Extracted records
···
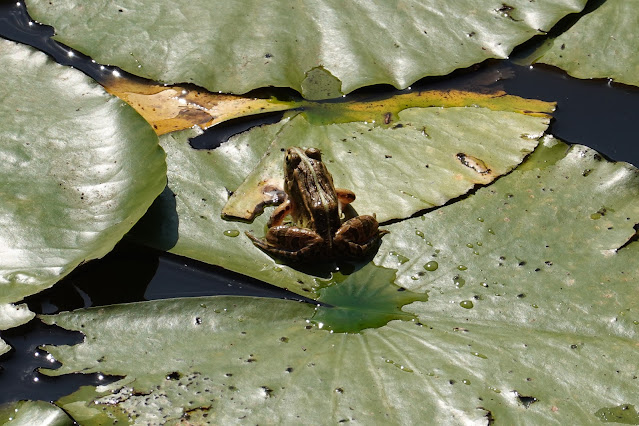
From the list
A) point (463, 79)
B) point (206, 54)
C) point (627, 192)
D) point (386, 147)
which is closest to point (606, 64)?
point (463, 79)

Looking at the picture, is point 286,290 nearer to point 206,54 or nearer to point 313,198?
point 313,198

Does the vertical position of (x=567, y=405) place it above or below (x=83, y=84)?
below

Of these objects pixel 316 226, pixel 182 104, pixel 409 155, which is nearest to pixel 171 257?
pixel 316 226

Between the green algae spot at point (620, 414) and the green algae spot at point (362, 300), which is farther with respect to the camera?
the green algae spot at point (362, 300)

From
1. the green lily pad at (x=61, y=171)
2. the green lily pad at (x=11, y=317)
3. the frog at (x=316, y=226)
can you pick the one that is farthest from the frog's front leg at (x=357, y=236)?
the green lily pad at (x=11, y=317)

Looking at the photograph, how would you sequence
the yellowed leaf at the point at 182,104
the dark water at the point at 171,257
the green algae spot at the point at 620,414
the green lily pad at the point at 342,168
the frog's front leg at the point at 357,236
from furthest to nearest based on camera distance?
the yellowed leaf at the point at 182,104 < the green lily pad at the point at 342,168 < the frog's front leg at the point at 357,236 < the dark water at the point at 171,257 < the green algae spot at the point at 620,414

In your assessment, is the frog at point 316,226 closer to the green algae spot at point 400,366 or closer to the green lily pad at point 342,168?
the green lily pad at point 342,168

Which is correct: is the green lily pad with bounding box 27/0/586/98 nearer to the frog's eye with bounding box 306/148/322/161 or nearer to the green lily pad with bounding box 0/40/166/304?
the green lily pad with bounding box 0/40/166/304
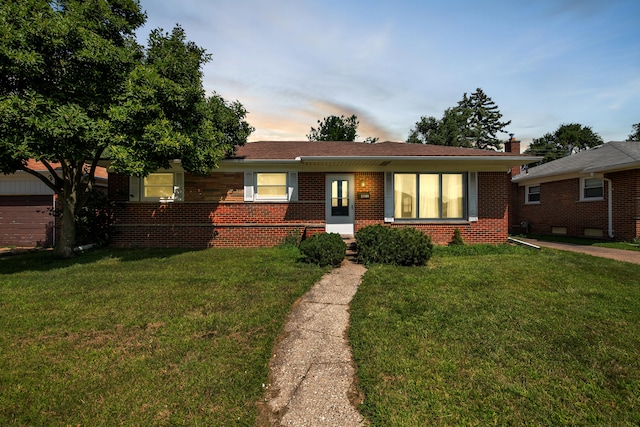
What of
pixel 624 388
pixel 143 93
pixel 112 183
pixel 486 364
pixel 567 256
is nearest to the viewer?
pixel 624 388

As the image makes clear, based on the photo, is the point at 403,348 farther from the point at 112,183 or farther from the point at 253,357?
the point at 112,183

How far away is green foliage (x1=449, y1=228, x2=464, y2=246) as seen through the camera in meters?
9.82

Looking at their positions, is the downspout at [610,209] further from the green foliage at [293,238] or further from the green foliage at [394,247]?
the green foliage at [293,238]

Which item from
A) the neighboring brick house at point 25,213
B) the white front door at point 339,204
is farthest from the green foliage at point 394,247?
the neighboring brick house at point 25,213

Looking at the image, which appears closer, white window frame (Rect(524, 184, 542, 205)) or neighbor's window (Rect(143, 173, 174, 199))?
···
▸ **OBJECTIVE**
Output every line of the listing above word for word, leaving out the pictures.

▸ **SOLUTION TO THIS TASK**
From the list
A) point (463, 79)
B) point (206, 54)
C) point (627, 192)
D) point (386, 147)
which is closest to point (606, 64)?
point (463, 79)

Looking at the picture, is point 286,290 nearer to point 206,54 or nearer to point 313,198?
point 313,198

Does the vertical position of (x=567, y=405) place it above or below (x=83, y=84)?
below

Of these objects pixel 316 226, pixel 182 104, pixel 409 155, which is nearest to pixel 171 257?
pixel 316 226

Between the green algae spot at point (620, 414) and the green algae spot at point (362, 300), which is farther with respect to the camera?
the green algae spot at point (362, 300)

From
1. the green lily pad at (x=61, y=171)
2. the green lily pad at (x=11, y=317)
3. the frog at (x=316, y=226)
can you pick the one that is farthest from the frog's front leg at (x=357, y=236)?
the green lily pad at (x=11, y=317)

Looking at the photograph, how would you sequence
the yellowed leaf at the point at 182,104
the dark water at the point at 171,257
the green algae spot at the point at 620,414
the green lily pad at the point at 342,168
the frog's front leg at the point at 357,236
from furthest to nearest based on camera distance?
the yellowed leaf at the point at 182,104 < the green lily pad at the point at 342,168 < the frog's front leg at the point at 357,236 < the dark water at the point at 171,257 < the green algae spot at the point at 620,414

In your assessment, is the frog at point 316,226 closer to the green algae spot at point 400,366 or closer to the green lily pad at point 342,168?
the green lily pad at point 342,168

Which is correct: is the green lily pad with bounding box 27/0/586/98 nearer to the frog's eye with bounding box 306/148/322/161 or nearer to the green lily pad with bounding box 0/40/166/304?
the green lily pad with bounding box 0/40/166/304
What of
pixel 624 388
pixel 143 93
pixel 112 183
pixel 486 364
pixel 567 256
is nearest to the viewer?
pixel 624 388

As the image makes clear, based on the photo, is the point at 403,348 farther from the point at 112,183 or farther from the point at 253,357?
the point at 112,183

How far away is green foliage (x1=449, y1=228, x2=464, y2=246) as seen through the camera in meters?
9.82

Looking at their positions, is the downspout at [610,209] further from the green foliage at [293,238] or further from the green foliage at [394,247]?
the green foliage at [293,238]

Which item from
A) the neighboring brick house at point 25,213
B) the white front door at point 339,204
is farthest from the green foliage at point 394,247?
the neighboring brick house at point 25,213

Looking at the image, which appears closer, white window frame (Rect(524, 184, 542, 205)) or neighbor's window (Rect(143, 173, 174, 199))?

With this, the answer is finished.